## Given data
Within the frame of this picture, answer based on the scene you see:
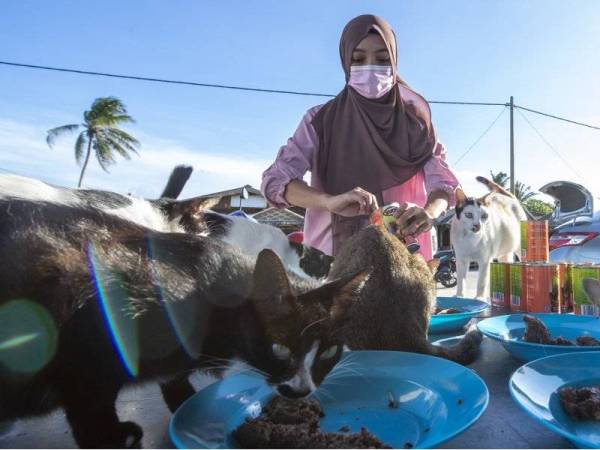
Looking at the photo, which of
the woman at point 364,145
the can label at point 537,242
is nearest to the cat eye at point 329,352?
the woman at point 364,145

## Instruction
Convert the rows above into a JSON list of strings, with one string per line and blank lines omitted. Leave the pictures out of the answer.

## Exercise output
[
  "Within the frame of this picture, answer based on the scene you see:",
  "Looking at the photo, which of",
  "the woman at point 364,145",
  "the can label at point 537,242",
  "is nearest to the cat eye at point 329,352?",
  "the woman at point 364,145"
]